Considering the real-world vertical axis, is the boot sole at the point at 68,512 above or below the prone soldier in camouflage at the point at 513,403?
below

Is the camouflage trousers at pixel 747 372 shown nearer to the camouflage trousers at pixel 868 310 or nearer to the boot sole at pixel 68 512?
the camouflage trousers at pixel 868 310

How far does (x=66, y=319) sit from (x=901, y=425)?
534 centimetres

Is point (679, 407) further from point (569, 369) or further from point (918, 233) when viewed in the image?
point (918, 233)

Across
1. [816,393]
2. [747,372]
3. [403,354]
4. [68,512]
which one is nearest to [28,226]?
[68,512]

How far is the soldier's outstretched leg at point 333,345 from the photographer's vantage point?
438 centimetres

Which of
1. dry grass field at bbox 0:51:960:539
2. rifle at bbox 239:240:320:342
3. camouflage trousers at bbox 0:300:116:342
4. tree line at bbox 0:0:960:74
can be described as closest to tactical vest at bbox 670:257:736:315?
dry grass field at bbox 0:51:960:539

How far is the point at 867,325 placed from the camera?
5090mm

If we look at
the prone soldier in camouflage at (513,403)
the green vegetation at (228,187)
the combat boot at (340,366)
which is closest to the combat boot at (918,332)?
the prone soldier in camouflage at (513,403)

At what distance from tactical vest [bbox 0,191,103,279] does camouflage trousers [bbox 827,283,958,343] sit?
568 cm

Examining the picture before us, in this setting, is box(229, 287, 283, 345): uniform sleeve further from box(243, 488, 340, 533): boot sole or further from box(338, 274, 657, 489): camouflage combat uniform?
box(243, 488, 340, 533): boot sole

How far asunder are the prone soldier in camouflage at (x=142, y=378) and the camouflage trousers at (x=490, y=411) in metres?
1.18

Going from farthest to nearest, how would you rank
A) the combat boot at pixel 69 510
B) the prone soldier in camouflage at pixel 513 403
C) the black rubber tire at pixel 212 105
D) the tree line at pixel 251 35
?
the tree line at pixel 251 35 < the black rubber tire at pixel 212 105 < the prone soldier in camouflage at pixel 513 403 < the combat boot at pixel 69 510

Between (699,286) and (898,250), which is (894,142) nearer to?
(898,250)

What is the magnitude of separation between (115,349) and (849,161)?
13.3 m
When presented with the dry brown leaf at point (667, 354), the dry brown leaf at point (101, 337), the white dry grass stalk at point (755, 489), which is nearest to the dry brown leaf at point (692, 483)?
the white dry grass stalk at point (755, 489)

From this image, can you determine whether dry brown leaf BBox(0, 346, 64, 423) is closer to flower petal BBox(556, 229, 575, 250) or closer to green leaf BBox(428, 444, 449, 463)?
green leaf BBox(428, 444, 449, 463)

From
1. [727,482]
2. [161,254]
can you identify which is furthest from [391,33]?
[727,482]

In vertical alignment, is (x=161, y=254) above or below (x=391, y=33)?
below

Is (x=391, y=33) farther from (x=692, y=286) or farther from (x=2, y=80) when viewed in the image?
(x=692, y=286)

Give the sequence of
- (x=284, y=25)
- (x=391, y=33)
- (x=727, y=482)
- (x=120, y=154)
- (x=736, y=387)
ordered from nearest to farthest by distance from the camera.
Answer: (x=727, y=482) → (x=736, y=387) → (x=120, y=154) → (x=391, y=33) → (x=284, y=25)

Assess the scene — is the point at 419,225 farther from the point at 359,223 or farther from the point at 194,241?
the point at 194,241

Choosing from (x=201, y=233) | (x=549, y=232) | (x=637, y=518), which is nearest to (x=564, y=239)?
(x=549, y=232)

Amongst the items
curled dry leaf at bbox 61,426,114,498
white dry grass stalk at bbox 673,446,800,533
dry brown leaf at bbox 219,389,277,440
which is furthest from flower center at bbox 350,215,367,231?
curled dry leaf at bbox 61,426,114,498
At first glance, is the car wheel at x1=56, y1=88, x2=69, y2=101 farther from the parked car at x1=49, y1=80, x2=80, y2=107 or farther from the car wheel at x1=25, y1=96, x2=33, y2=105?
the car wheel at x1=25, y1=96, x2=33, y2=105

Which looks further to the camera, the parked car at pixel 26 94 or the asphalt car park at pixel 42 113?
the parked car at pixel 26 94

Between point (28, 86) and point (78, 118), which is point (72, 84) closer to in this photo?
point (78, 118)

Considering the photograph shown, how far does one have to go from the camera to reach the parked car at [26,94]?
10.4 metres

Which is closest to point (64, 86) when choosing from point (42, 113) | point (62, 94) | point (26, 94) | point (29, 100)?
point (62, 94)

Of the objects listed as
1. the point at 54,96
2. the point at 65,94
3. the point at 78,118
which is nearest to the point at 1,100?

----

◆ **Aim**: Rewrite the listing from the line containing "At first glance, is" through the end, replacing "asphalt car park" with "asphalt parking lot" and leaving everything else unchanged.

◆ **Solution**:
At first glance, is the car wheel at x1=56, y1=88, x2=69, y2=101 farther from the parked car at x1=49, y1=80, x2=80, y2=107 or farther from the car wheel at x1=25, y1=96, x2=33, y2=105?
the car wheel at x1=25, y1=96, x2=33, y2=105

Which looks further to the camera, the parked car at pixel 26 94 or the asphalt parking lot at pixel 42 113?
the parked car at pixel 26 94

Between point (28, 86) and point (78, 118), which is point (72, 84) closer to in this photo?
point (78, 118)

Considering the photograph shown, how far does one have to go from the camera to reach the parked car at [26,94]?
10.4 metres

Which is closest to point (64, 86) when choosing from point (42, 113) | point (62, 94) | point (26, 94) | point (29, 100)?
point (62, 94)

Of the objects listed as
1. the point at 54,96
2. the point at 65,94
3. the point at 78,118
which is nearest to the point at 1,100?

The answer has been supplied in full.